I think it is so much easier to groom dogs on a table (whether it's your countertop, kitchen or coffee table or a grooming table). I see better that way. It's so routine now, I brush the back and sides, the tail, then take my comb and redo the back and tail, check the anus and comb through the bum area, then the 4 legs, the chest and the head/beard/eye boogers. My final step is to have them stand on their hind legs, while I'm holding them from behind and I comb their bellies. They know that once I've done that, it's over and I'll be getting them off the table. 

I know I should have taught them to lay on each of their sides, but never did and it's rare that I need to. I agree that clips can help you keep hair away while you're line brushing. Don't worry, Kim. You can start at Santo's head and work your way to the tail, then do his legs and then his belly hair. Whatever works for you!


----------



## irnfit (Nov 21, 2006)

I agree with Marj. For serious grooming time, like after a bath, it's a table. For general brushing, it's usually at night while watching tv. They're calmer then and it's more of a bonding time. No tugging at mats or cutting, unless it is something that can't be avoided. Try the line brushing. It really works the best.


----------



## pjewel (Apr 11, 2007)

I'm having the same problem with Bailey. His coat is so thick I lose track of where I am and probably comb the same areas over and over again. Now that his hair is long again he appears to be going through his second coat blowing.

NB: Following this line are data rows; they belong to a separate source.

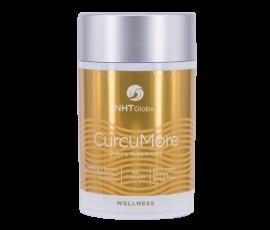 CurcuMore780x500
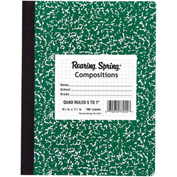 "Roaring Spring Hard Cover Comp Book - Graph Ruled, 9-3/4"" x 7-1/2"", 100 Sheets/Pad, 24 Pads/Pack"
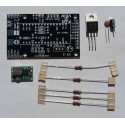 Chorus PCB with Hardware Kit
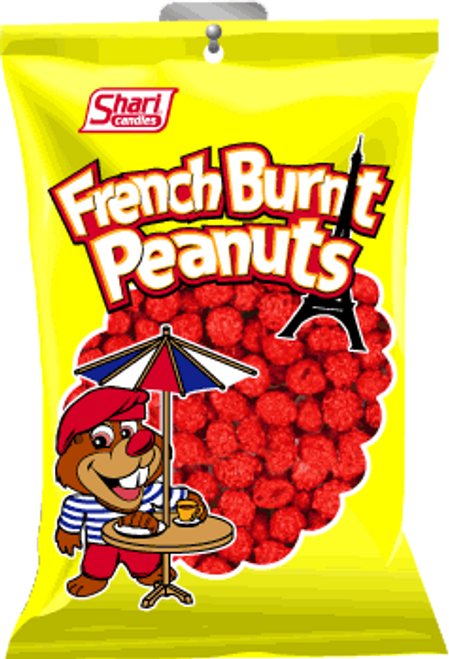 French Burnt Peanuts - 12 units per case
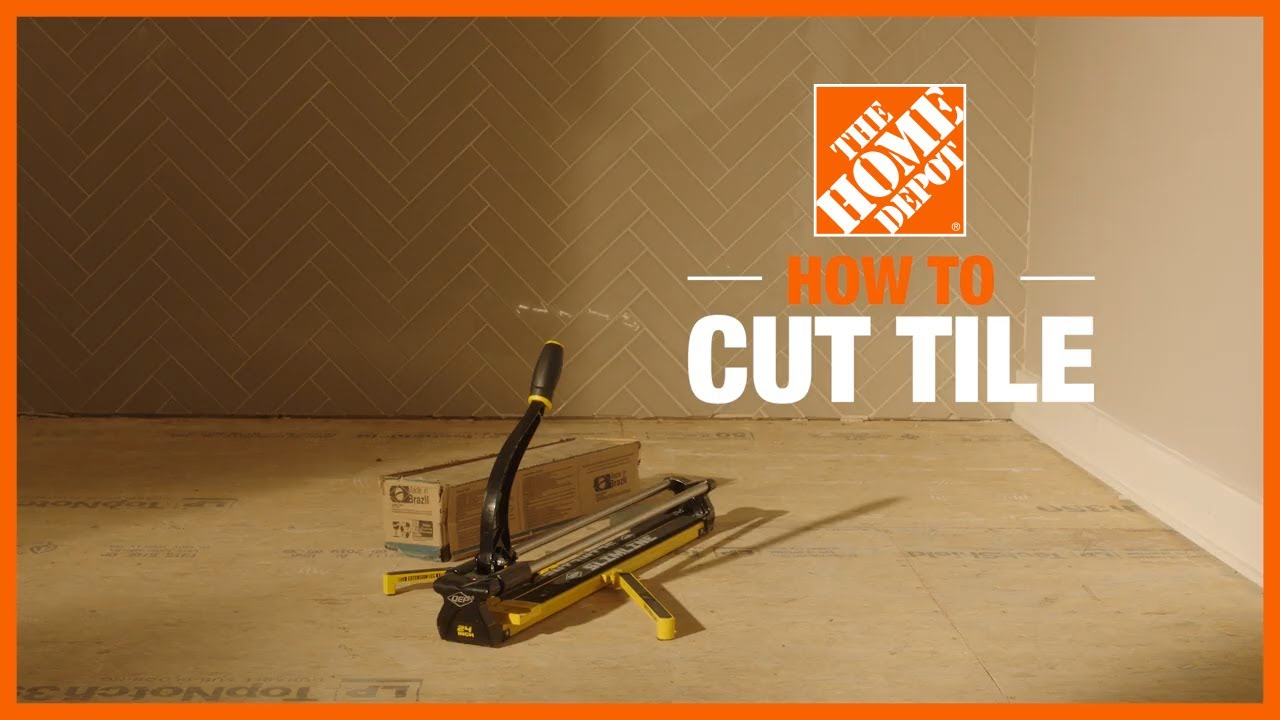 how to cut tiles the home depot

Very soon I should be dealing with that with Ruby. I *really* am not looking forward to that. She doesn't have the same patience the boys do.


----------



## SMARTY (Apr 19, 2007)

From Nose To Tail is a great Havanese grooming handbook. There is a section on line brushing. Even with some of my coat issues this is the best book on Havanese grooming I have found.


----------



## Leslie (Feb 28, 2007)

SMARTY said:


> From Nose To Tail is a great Havanese grooming handbook. There is a section on line brushing. Even with some of my coat issues this is the best book on Havanese grooming I have found.

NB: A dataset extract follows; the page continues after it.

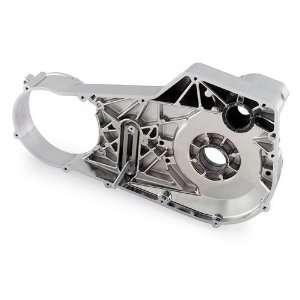 BKrider Inner Primary for Harley Davidson Softail Automotive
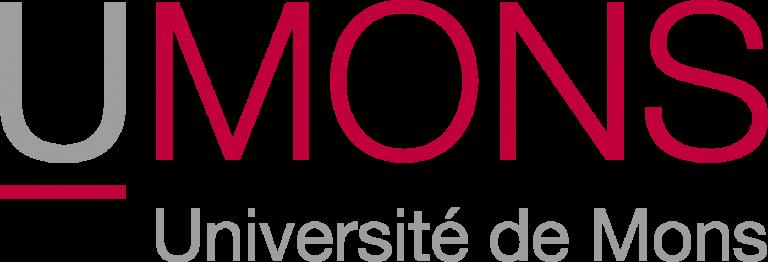 university-of-mons-hainaut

I agree 100%. Here's a link to it:

From Nose to Tail


----------



## LoudRam (May 23, 2010)

That sample PDF look at pad trimming was interesting. I never thought of that. No wonder Ruffles slides all over our wood floors. I guess it's time to buy a trimmer. I think a nose hair one would be perfect for in between her pads.

Thanks.


----------



## Leslie (Feb 28, 2007)

LoudRam said:


> That sample PDF look at pad trimming was interesting. I never thought of that. No wonder Ruffles slides all over our wood floors. I guess it's time to buy a trimmer. *I think a nose hair one would be perfect for in between her pads.*
> 
> Thanks.


Probably not the best choice. I have a lighted trimmer that I use for the bulk of trimming Tori's foot pads, then I will go back with this tiny one to get the "nooks and crannies".


----------



## LoudRam (May 23, 2010)

Leslie said:


> Probably not the best choice. I have a lighted trimmer that I use for the bulk of trimming Tori's foot pads, then I will go back with this tiny one to get the "nooks and crannies".


Thanks. That first one is a little pricey for a set of clippers but the second one that petco carries looks good. That's exactly what I was looking for.


----------



## marjrc (Jan 13, 2007)

Leslie, I probably should get a tinier one too. I do have a small trimmer, like a mustache trimmer, that works very well, but can't in to the nooks and crannies as you say. I'll look at those at the National, as I'm sure there will be a booth or two with some.


----------



## Luciledodd (Sep 5, 2009)

Someone said "second coat blowing". I don't want to hear that.


----------



## good buddy (Feb 20, 2007)

Luciledodd said:


> Someone said "second coat blowing". I don't want to hear that.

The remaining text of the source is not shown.